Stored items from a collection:
* * * * *

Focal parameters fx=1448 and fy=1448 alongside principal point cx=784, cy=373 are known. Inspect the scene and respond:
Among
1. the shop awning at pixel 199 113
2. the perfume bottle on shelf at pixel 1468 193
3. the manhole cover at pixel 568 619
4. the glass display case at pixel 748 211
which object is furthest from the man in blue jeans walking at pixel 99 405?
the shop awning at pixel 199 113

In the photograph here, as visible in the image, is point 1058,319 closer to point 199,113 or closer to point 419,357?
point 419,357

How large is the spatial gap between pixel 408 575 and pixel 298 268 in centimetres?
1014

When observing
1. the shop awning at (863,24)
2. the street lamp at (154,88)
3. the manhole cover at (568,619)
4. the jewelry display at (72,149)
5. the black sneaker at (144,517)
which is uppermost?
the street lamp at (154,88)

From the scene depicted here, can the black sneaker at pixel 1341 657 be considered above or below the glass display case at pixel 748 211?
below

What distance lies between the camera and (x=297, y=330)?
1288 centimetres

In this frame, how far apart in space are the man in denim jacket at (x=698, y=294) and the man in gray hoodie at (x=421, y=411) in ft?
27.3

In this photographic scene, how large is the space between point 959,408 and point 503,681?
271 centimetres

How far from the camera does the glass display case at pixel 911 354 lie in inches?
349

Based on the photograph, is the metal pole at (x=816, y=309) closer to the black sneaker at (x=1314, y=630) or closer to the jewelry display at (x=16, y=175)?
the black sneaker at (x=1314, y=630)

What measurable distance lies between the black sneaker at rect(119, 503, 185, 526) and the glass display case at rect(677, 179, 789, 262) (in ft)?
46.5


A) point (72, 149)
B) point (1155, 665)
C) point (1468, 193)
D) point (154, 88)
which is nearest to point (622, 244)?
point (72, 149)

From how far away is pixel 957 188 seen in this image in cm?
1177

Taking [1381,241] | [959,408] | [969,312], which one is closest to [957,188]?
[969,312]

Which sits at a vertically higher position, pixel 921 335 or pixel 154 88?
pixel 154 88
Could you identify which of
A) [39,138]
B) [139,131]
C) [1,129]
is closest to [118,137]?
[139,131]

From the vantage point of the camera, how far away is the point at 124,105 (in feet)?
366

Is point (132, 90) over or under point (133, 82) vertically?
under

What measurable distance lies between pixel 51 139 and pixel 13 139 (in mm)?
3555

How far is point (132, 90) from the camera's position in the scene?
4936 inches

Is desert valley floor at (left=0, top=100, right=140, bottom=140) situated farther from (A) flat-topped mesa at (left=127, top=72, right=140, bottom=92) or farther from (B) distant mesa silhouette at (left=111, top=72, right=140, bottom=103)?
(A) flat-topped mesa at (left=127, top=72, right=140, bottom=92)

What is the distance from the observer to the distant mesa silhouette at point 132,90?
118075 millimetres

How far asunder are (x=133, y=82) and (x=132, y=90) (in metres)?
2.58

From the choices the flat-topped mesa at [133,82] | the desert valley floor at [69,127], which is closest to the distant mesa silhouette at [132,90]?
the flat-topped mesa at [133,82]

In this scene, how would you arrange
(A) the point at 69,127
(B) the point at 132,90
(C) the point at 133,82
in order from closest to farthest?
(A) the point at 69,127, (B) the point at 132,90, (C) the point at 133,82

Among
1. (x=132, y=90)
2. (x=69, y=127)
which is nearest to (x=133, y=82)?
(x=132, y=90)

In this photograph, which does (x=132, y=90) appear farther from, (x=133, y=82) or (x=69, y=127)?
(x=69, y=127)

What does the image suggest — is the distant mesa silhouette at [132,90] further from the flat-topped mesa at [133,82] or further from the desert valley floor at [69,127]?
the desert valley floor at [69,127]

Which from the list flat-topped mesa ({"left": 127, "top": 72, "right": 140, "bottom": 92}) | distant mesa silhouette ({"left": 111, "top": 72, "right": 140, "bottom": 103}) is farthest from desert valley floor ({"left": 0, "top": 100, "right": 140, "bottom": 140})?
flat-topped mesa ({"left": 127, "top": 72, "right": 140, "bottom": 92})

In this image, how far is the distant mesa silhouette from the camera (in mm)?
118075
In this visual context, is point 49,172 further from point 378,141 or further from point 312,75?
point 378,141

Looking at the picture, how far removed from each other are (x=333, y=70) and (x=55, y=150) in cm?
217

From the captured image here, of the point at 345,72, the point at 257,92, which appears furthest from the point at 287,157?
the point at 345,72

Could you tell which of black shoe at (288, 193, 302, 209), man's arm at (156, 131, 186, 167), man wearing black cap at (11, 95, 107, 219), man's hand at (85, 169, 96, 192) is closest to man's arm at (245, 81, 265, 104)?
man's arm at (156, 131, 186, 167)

* * * * *

▶ What the task requires
Reproduce the lines from the one containing "Which from the" to the end of the entries, keeping both ends and adding nothing.

▶ Solution for this problem
Which from the list flat-topped mesa ({"left": 127, "top": 72, "right": 140, "bottom": 92}) | distant mesa silhouette ({"left": 111, "top": 72, "right": 140, "bottom": 103}) is farthest from desert valley floor ({"left": 0, "top": 100, "right": 140, "bottom": 140})?
flat-topped mesa ({"left": 127, "top": 72, "right": 140, "bottom": 92})

In this image, how far is the distant mesa silhouette from the camera (in mm)?
118075
In this visual context, is point 49,172 further from point 378,141 or further from point 312,75?
point 378,141

Looking at the picture, how far removed from each other are (x=333, y=70) and (x=55, y=150) in cm?
217

From the captured image here, of the point at 345,72, the point at 257,92, which appears furthest from the point at 287,157?
the point at 345,72

Could you tell which of black shoe at (288, 193, 302, 209), man's arm at (156, 131, 186, 167), man wearing black cap at (11, 95, 107, 219), man's hand at (85, 169, 96, 192) is closest to man's arm at (245, 81, 265, 104)?
man's arm at (156, 131, 186, 167)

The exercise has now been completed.